V(D)J recombination occurs in two types of lymphocytes, B cells and T cells. The genes modified in each cell type are different, but the enzymes involved are the same. How does the recombinase determine which genes to work on in each cell? In a pivotal experiment, Schlissel isolated nuclei from B cells and T cells, and added recombinase enzymes to each. The enzymes rearranged T cell genes when given T cell nuclei, and B cell genes when given B cell nuclei. This indicated that the enzymes were responding to differences in the accessibility of various genes within the cells' DNA. Subsequent experiments have implicated structural variations in how the DNA is packaged into a structure called chromatin in different types of cells. Schlissel is fleshing out how these modifications affect recombinase behavior and influence the fate of a nascent lymphocyte.

The AMuLV virus infects early B cell precursors, arresting their development and causing leukemia. Inset: Treating leukemic cells with the chemotherapeutic agent Gleevec turns B cell recombinase genes back on, allowing the cells to mature. Image credit: Mark Schlissel

Gene shuffling may be an elegant solution to a thorny biological problem, but it also carries risks. "Many leukemias are caused by errors in this shuffling mechanism," Schlissel says. "Instead of shuffling two antibody genes together, they'll mistakenly take a potential cancer gene and shuffle it next to a piece of antibody gene."

To understand what can go wrong, Schlissel employs a virus that causes leukemia in mice. The virus has a gene that turns recombinase enzyme genes off, at the same time making lymphocytes malignant. Schlissel has not only identified the lymphocyte genes affected by the virus, but discovered that this mechanism contributes to how a chemotherapy drug for leukemia called Gleevec operates. "More than 90 percent of people with chronic myelogenous leukemia have a chromosomal translocation that involves this same gene," Schlissel says.

Every shuffle of DNA segments also carries the danger of producing an antibody that recognizes the body's own tissues. To avoid such potential autoimmune reactions, every new antibody undergoes self-tolerance testing in the bone marrow. If the antibody flunks, the recombinase returns to the nucleus for another round of gene rearrangement. Schlissel is tracking down the cellular signals that regulate this process. "There's a signal that notifies the nucleus to keep making recombination enzymes because a bad antibody has been made, as well as a signal that says you did a good job, shut off the system. We're tracking down both," Schlissel says.

Schlissel demonstrated that recombination enzymes recognize antibody genes in B cell nuclei and T cell receptor genes in T cell nuclei but both types of genes in purified DNA. Arrows indicate evidence of gene rearrangement where B=B cell nuclei, T = T cell nuclei, N = skin cell nuclei, and gen. DNA = purified DNA. Image credit: Mark Schlissel

Schlissel is now poised to begin a very different avenue in his career.
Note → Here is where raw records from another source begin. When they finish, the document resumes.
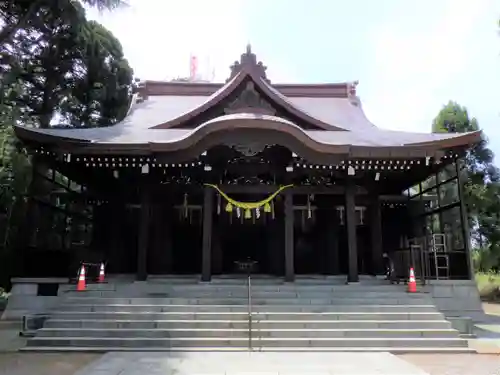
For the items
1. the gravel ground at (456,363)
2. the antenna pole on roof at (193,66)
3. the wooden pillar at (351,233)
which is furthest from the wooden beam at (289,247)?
the antenna pole on roof at (193,66)

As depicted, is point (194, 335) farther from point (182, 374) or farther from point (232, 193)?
point (232, 193)

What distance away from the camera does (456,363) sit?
7.07 m

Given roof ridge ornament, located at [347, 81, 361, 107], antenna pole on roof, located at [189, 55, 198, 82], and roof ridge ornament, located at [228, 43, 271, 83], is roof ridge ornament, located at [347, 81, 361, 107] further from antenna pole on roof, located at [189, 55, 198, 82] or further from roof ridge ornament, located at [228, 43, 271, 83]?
antenna pole on roof, located at [189, 55, 198, 82]

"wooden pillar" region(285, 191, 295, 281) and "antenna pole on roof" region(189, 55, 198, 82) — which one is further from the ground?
"antenna pole on roof" region(189, 55, 198, 82)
This fall, he began a five-year appointment as Dean of Biological Sciences in the College of Letters and Science. As dean, he says, "I feel I can contribute to scientific success much more broadly, to help recruit and retain faculty across the entire landscape of modern biology. I plan to try to promote good science, make sure that our educational mission is given adequate attention and resources, and spend our limited financial resources wisely and responsibly."

Serving as dean is a full-time job in and of itself, but Schlissel is determined to retain his own research program as well. Here, Schlissel is following in the footsteps of his mentor Don Brown, who ran a prolific laboratory and served as director of the Carnegie Institute of Washington for many years. "He said his job was to make it so he was the only guy in the building that had to worry about anything other than science. I'd like to do the same."